» Exercise details
Reproduce the records below exactly as they appear, omitting any pictures they contain.

» Exercise material

━━━━━━━━━━━━━━━━━━━━

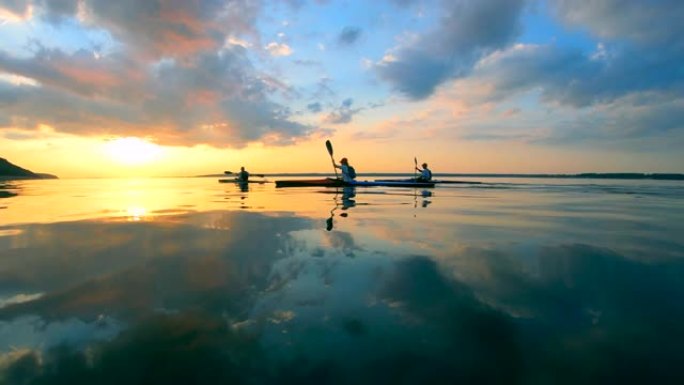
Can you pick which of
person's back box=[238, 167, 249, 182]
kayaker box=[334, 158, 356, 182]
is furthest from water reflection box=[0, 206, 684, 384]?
person's back box=[238, 167, 249, 182]

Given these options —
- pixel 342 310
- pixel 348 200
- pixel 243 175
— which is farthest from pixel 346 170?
pixel 342 310

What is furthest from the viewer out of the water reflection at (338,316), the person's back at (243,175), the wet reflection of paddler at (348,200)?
the person's back at (243,175)

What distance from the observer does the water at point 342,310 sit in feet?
11.9

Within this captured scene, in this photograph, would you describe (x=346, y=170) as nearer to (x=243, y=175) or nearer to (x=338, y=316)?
(x=243, y=175)

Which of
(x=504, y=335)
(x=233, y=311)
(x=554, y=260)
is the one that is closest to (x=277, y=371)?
(x=233, y=311)

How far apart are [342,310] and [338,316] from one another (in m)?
0.20

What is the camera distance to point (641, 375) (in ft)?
11.3

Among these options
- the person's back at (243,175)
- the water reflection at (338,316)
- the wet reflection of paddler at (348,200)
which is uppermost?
the person's back at (243,175)

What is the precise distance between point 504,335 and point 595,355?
2.89ft

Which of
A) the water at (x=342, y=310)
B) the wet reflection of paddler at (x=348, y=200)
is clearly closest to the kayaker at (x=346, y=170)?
the wet reflection of paddler at (x=348, y=200)

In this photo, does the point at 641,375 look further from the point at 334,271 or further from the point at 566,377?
the point at 334,271

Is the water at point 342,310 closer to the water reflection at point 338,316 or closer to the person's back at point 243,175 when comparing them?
the water reflection at point 338,316

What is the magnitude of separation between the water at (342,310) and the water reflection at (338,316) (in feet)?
0.08

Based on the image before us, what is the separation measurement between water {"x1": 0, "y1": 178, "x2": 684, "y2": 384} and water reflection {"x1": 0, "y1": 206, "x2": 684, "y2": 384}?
0.02 metres
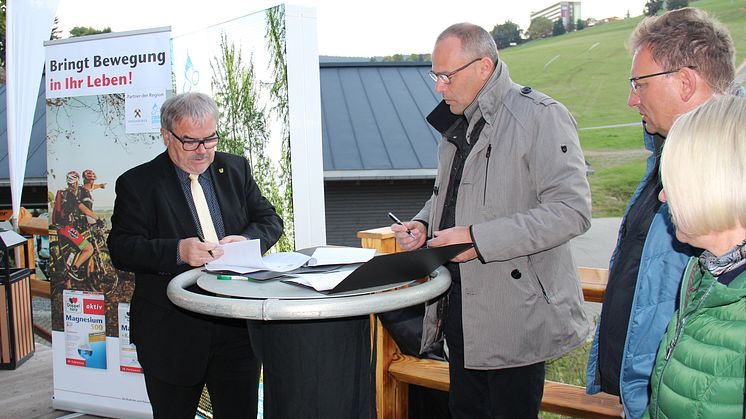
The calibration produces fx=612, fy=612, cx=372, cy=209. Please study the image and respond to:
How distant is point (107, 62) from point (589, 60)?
10.8 m

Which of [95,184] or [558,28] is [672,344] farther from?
[558,28]

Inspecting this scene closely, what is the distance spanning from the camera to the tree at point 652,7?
346 inches

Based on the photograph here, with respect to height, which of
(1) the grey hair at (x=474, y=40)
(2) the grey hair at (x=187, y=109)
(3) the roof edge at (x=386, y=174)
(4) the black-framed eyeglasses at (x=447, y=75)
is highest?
(1) the grey hair at (x=474, y=40)

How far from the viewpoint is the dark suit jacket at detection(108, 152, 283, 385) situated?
7.48ft

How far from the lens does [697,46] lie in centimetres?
170

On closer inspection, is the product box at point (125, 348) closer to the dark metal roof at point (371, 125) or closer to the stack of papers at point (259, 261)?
the stack of papers at point (259, 261)

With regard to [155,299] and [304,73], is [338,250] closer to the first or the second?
[155,299]

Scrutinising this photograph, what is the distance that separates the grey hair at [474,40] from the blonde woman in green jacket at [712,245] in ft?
3.34

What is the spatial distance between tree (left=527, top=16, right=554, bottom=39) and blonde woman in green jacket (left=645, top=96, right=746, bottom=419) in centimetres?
1133

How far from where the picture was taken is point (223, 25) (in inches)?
121

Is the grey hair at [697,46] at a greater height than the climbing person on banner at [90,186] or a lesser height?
greater

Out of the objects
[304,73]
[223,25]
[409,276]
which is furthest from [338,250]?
[223,25]

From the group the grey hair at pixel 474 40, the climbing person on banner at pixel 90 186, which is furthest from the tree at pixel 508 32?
the grey hair at pixel 474 40

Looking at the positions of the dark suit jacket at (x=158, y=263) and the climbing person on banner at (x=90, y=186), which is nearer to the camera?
the dark suit jacket at (x=158, y=263)
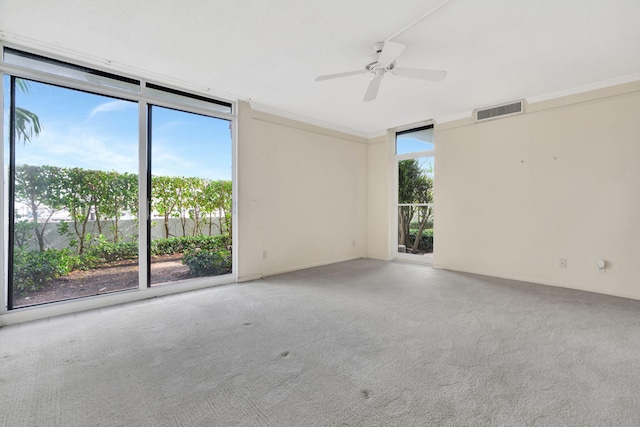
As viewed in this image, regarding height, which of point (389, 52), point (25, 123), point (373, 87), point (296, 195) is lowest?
point (296, 195)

━━━━━━━━━━━━━━━━━━━━

» Task output
Can you pick which of
person's back box=[238, 167, 249, 182]
kayaker box=[334, 158, 356, 182]
is furthest from water reflection box=[0, 206, 684, 384]?
person's back box=[238, 167, 249, 182]

Given these options —
- pixel 342 310
- pixel 348 200
- pixel 243 175
— which is farthest from pixel 346 170?
pixel 342 310

What is furthest from the viewer out of the water reflection at (338,316), the person's back at (243,175), the wet reflection of paddler at (348,200)?
the person's back at (243,175)

What distance from the observer does the water at point 342,310 sit in feet?
11.9

Within this captured scene, in this photograph, would you describe (x=346, y=170) as nearer to (x=243, y=175) or nearer to (x=338, y=316)?
(x=243, y=175)

Which of
(x=504, y=335)
(x=233, y=311)
(x=554, y=260)
is the one that is closest to (x=277, y=371)?
(x=233, y=311)

How far apart are [342,310] and [338,316] from one another (in m)?
0.20

What is the camera distance to point (641, 375) (in ft)?
11.3

Among these options
- the person's back at (243,175)
- the water reflection at (338,316)
- the wet reflection of paddler at (348,200)
which is uppermost?
the person's back at (243,175)

What is the precise distance between point 504,335 and point 595,355?
2.89ft

Which of
A) the water at (x=342, y=310)
B) the wet reflection of paddler at (x=348, y=200)
is clearly closest to the kayaker at (x=346, y=170)?
the wet reflection of paddler at (x=348, y=200)

In this photo, does the point at 641,375 look further from the point at 334,271 or further from the point at 566,377?
the point at 334,271

Is the water at point 342,310 closer to the water reflection at point 338,316 or closer to the person's back at point 243,175 when comparing them?
the water reflection at point 338,316

What is the magnitude of separation between the water at (342,310) and the water reflection at (338,316) (in feet)?
0.08

Based on the image before us, what is the separation measurement between water {"x1": 0, "y1": 178, "x2": 684, "y2": 384} and water reflection {"x1": 0, "y1": 206, "x2": 684, "y2": 384}?
0.02 metres
The calibration produces fx=612, fy=612, cx=372, cy=209. Please study the image and respond to:
How distant is point (107, 62) from point (589, 60)?
10.8 m

Which of [95,184] or [558,28] is [672,344] farther from?
[558,28]

Inspecting this scene closely, what is the distance spanning from the camera to the tree at point 652,7?
346 inches

Based on the photograph here, with respect to height, which of
(1) the grey hair at (x=474, y=40)
(2) the grey hair at (x=187, y=109)
(3) the roof edge at (x=386, y=174)
(4) the black-framed eyeglasses at (x=447, y=75)
is highest?
(1) the grey hair at (x=474, y=40)

How far from the viewpoint is the dark suit jacket at detection(108, 152, 283, 385) situated?
7.48ft

How far from the lens does [697,46] lie in centimetres?
170

On closer inspection, is the product box at point (125, 348) closer to the dark metal roof at point (371, 125) or closer to the stack of papers at point (259, 261)?
the stack of papers at point (259, 261)

With regard to [155,299] and [304,73], is [338,250] closer to the first or the second?
[155,299]

Scrutinising this photograph, what is the distance that separates the grey hair at [474,40] from the blonde woman in green jacket at [712,245] in ft?
3.34

What is the spatial distance between tree (left=527, top=16, right=554, bottom=39) and blonde woman in green jacket (left=645, top=96, right=746, bottom=419) in centimetres?
1133

How far from where the picture was taken is point (223, 25) (in inches)?
121

Is the grey hair at [697,46] at a greater height than the climbing person on banner at [90,186] or a lesser height?
greater

Out of the objects
[304,73]
[223,25]
[409,276]
which is furthest from [338,250]?
[223,25]

From the group the grey hair at pixel 474 40, the climbing person on banner at pixel 90 186, which is furthest from the tree at pixel 508 32?
the grey hair at pixel 474 40

Looking at the positions of the dark suit jacket at (x=158, y=263) and the climbing person on banner at (x=90, y=186), which is nearer to the camera?
the dark suit jacket at (x=158, y=263)
As viewed in this image, regarding height, which of point (389, 52), point (25, 123), point (373, 87), point (296, 195) is lowest?
point (296, 195)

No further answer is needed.